EXTRACT PROVIDED
┌──

SUMMARY OF THE INVENTION

[0013] The present invention is an error correction method which includes information-containing data in the error correction fields thereby providing multi-use error correction fields.

[0014] According to the invention, calculation of the error correction field can be performed using a formula that includes identifying data such as a company identification number. Memory space that would otherwise be used to provide space for a company identifier number in the source field, for example, can be saved by encoding the company identifier number into the error correction digits. The encoding step can be performed as part of the error correction formula processing so that additional encoding steps are not required.

[0015] A particular formula for calculating the value of the error correction field can be associated with an entity. The value in the error correction field can thereby perform the dual function of locating data errors and identifying data as being associated with a particular entity. Any numbers of specific formulas can be used to associate data with any number of entities via the value in the error correction field.

[0016] Additionally or alternatively, an identifying number associated with an entity can be incorporated into the error correction field. A single formula can thereby be used to combine the entity identifying numbers with the error correction value and store the result in the error correction field. The present invention thereby saves memory space by using the memory space of the error detection/correction fields to store additional data such as an entity identifier.

[0017] The present invention provides an error detection methodology that advantageously conserves memory space in data processing applications. The simple methodology is implemented without requiring substantial additional processing. The method according to the invention facilitates early error detection for manual data entry operations.

BRIEF DESCRIPTION OF THE DRAWINGS

[0018] The foregoing and other features and advantages of the present invention will be more fully understood from the following detailed description of the illustrative embodiments, taken in conjunction with the accompanying drawing in which:

[0019] FIG. 1 is a flow chart illustrating the steps of an error detection and entity identifying encoding method according to an illustrative embodiment of the present invention;

[0020] FIG. 2 is an illustration of a set of exemplary code word formats according to an illustrative embodiment of the present invention

[0021] FIG. 3 is a flow chart illustrating the steps of an error checking and entity association method according an illustrative embodiment of the present invention;

[0022] FIG. 4 is a flow chart illustrating the steps of an alternative error detection and entity identifying encoding method according to an illustrative embodiment of the present invention; and

[0023] FIG. 5 is a flow chart illustrating the steps of an alternative error checking and entity association method according to an illustrative embodiment of the present invention.

└──

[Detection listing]
┌──

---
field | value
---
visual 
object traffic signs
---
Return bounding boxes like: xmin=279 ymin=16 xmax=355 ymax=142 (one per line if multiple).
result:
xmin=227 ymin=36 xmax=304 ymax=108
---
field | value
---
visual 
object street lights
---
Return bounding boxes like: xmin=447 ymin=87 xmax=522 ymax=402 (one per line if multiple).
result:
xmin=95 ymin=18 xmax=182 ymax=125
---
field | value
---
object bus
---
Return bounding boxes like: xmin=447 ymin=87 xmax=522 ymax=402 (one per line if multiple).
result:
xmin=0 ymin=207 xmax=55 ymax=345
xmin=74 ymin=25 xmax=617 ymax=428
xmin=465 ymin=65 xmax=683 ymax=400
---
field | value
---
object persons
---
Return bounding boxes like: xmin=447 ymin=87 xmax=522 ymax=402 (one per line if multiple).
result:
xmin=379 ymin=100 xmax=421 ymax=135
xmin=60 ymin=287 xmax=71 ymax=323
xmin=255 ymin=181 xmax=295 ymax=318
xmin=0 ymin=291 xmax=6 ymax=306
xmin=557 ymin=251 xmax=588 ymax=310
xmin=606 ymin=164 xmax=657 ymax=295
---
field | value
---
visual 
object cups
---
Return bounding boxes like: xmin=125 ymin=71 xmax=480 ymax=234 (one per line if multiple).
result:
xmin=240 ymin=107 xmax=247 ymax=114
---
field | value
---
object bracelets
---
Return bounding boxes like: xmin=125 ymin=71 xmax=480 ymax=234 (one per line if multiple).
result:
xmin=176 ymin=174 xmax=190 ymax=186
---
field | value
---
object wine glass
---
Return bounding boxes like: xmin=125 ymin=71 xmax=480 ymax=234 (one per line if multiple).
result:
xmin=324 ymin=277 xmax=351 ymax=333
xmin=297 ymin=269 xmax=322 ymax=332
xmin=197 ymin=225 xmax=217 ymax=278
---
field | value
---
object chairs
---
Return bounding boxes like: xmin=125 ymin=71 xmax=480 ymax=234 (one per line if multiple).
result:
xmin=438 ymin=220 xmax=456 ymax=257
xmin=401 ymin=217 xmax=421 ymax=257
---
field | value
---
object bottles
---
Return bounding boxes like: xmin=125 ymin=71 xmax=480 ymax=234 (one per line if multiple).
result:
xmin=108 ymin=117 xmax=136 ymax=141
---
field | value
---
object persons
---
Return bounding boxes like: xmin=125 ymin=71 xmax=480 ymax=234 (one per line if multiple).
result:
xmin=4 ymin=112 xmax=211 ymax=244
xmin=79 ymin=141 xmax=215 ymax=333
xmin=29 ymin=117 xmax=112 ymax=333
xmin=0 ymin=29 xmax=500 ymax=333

└──

BRIEF 1
Turn the detection listing, from its first line through the line with "xmin=465 ymin=65 xmax=683 ymax=400", into a two-column CSV with the columns request and answer. Put one row per request, each value in a single quoted field with line breaks replaced by spaces.
BRIEF 2
Pick up the excerpt on multi-use error correction fields where it stops, and write the next part.

TASK RESPONSE 1
request,answer
"--- field | value --- visual object traffic signs --- Return bounding boxes like: xmin=279 ymin=16 xmax=355 ymax=142 (one per line if multiple). result:","xmin=227 ymin=36 xmax=304 ymax=108"
"--- field | value --- visual object street lights --- Return bounding boxes like: xmin=447 ymin=87 xmax=522 ymax=402 (one per line if multiple). result:","xmin=95 ymin=18 xmax=182 ymax=125"
"--- field | value --- object bus --- Return bounding boxes like: xmin=447 ymin=87 xmax=522 ymax=402 (one per line if multiple). result:","xmin=0 ymin=207 xmax=55 ymax=345 xmin=74 ymin=25 xmax=617 ymax=428 xmin=465 ymin=65 xmax=683 ymax=400"

TASK RESPONSE 2
DETAILED DESCRIPTION OF THE DRAWINGS

[0024] Referring to FIG. 1, an illustrative method of generating code words having entity identifying information encoded therein is described. A select source words step 10 is performed during which any set of identifiers, such as serial numbers, may be selected as a set of source words. Alternatively, a single source word may be selected.

[0025] A select encoding formula step 12 is performed wherein a particular formula is selected to apply to the source word or source word set. In an illustrative embodiment of the present invention, the selected encoding formula is associated to a corresponding entity. The term entity is used herein to refer, for example, to a company, division, department, or other unit or segment to which the set of generated code words will be identifiably associated. Different entities, for example, can be associated with different encoding formulas so that the formulas themselves become an entity identifier.

[0026] Next, an apply formula step 14 is performed during which the source word or source word set is input or applied to the encoding formula. By applying the encoding formula, an ID/error field value is computed 16. Next, during an append step 18, the computed ID/error detection field value is appended to the source word or set of source words to form a code word or set of code words.

[0027] The fields of a code word can be more clearly understood with reference to FIG. 2. Three separate embodiments of a code word are illustrated which are all equally valid embodiments according to the present invention. In the first exemplary code word format, the ID/error detection field 64 is appended to the end of a source word 62. In another exemplary code word format, the ID/error detection fields 70 of a code word can be inserted between source fields 66,68. In a third exemplary code word format, the ID/error detection fields 72 are appended to the beginning or front end of the source fields 74.

[0028] Once the set of valid code words have been generated that are identifiably associated with a particular entity, the set can be used for any number of business purposes where later determination of an association with the particular entity may be desired. For example, a set of valid code words can be used as a set of serial numbers, which later can be checked for errors and/or to extract the extra information that is embedded with the error detection field, i.e. the entity identification information.

[0029] The code words are thereby associated via the encoding formula to a particular entity. In this way, additional information, i.e. entity identifying information as well as error detection information is embedded in the field that would otherwise only contain error detection information.

[0030] A method of error/identity checking according to an illustrative embodiment of the invention is shown in the flow chart of FIG. 3. An input source word step 34 is performed during which the source word fields are extracted from a code word under test for application to the encoding formula. An input encoding formula step 36 is performed to choose which encoding formula is to be used. In an illustrative embodiment of the invention for example, a code word will be checked against a number of formulas to determine which if any of the formula, associated with a particular entity, generates a valid result. The source word fields are then applied to the selected formula 38 and the ID/error detection field value is computed 40.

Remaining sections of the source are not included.